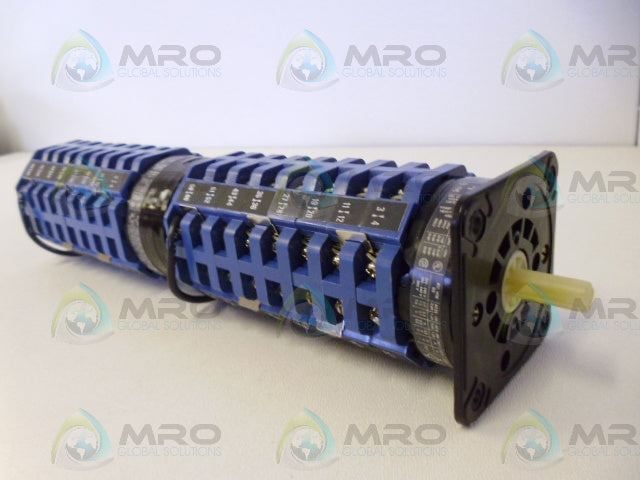 KRAUS & NAIMER A11 A3X677 ROTARY SWITCH *NEW NO BOX*
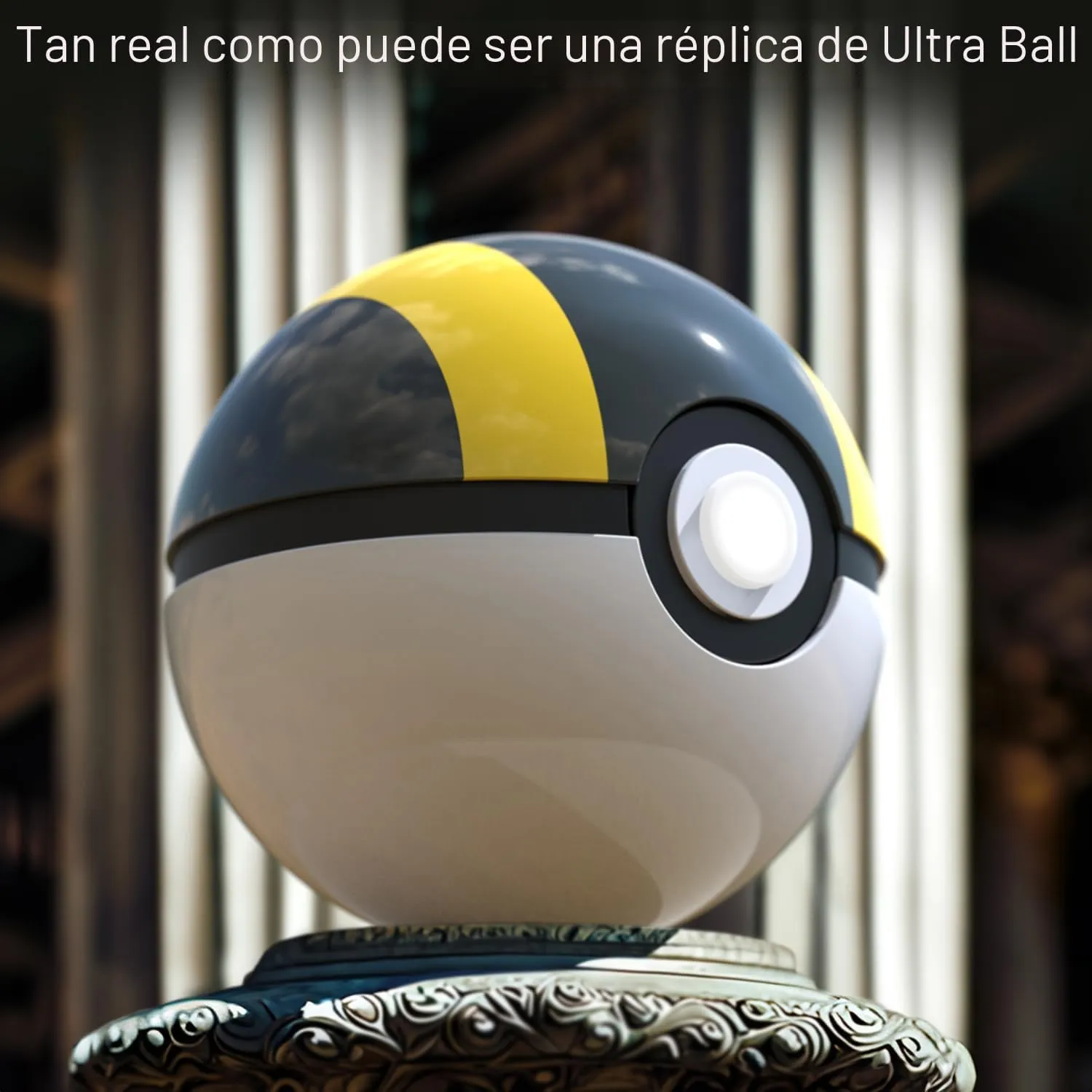Ultra Ball - The Wand Company - Réplica Aténtica y Realista - Image 5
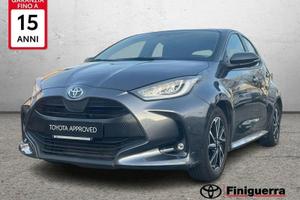 Toyota Yaris Hybrid Trend MY21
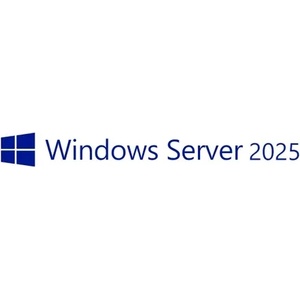 Microsoft Софтуер, Lenovo Windows Server 2025 Standard Additional License (2 core) (No Media/Key) (Reseller POS Only) (7S1S002WWW)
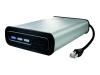 Philips SPD8025CC - Network drive - 750 GB - HD 750 GB x 1 - Hi-Speed USB / Gigabit Ethernet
|---|
### EXERCISE BRIEF:
Would you transcribe exactly, and only, the lines from the one containing "Ultra Ball - The" through the last line of the records above, both included, leaving out the pictures?

### EXERCISE OUTPUT:
Ultra Ball - The Wand Company - Réplica Aténtica y Realista - Image 5
 Toyota Yaris Hybrid Trend MY21
 Microsoft Софтуер, Lenovo Windows Server 2025 Standard Additional License (2 core) (No Media/Key) (Reseller POS Only) (7S1S002WWW)
 Philips SPD8025CC - Network drive - 750 GB - HD 750 GB x 1 - Hi-Speed USB / Gigabit Ethernet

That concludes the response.